• _CHALLENGE_:
Rewrite all the entries below, replacing each "wheel arch" with "wheel well" and keeping everything else the same.

● ● ● ● ●

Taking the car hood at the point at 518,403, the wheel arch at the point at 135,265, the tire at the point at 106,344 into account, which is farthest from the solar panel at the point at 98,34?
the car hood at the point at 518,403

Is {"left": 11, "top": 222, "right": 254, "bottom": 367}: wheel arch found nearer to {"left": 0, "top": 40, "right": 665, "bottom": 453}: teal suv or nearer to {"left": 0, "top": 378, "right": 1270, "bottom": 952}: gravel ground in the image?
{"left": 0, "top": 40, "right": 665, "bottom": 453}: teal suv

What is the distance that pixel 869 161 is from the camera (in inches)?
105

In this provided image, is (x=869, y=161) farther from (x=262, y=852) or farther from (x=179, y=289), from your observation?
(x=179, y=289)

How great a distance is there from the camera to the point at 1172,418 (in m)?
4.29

● ● ● ● ●

• _COMPLETE OUTPUT_:
Taking the car hood at the point at 518,403, the wheel well at the point at 135,265, the tire at the point at 106,344 into account, which is farthest from the solar panel at the point at 98,34?
the car hood at the point at 518,403

Is {"left": 11, "top": 222, "right": 254, "bottom": 367}: wheel well found nearer to {"left": 0, "top": 40, "right": 665, "bottom": 453}: teal suv or nearer to {"left": 0, "top": 378, "right": 1270, "bottom": 952}: gravel ground in the image?
{"left": 0, "top": 40, "right": 665, "bottom": 453}: teal suv

What is the distance that pixel 869 161 is from the camera (in inches)?
105

In this provided image, is (x=869, y=161) farther from (x=262, y=852) or farther from (x=179, y=289), from your observation?
(x=179, y=289)

How great a distance is there from the camera to the point at 1172,418 (in m)?
4.29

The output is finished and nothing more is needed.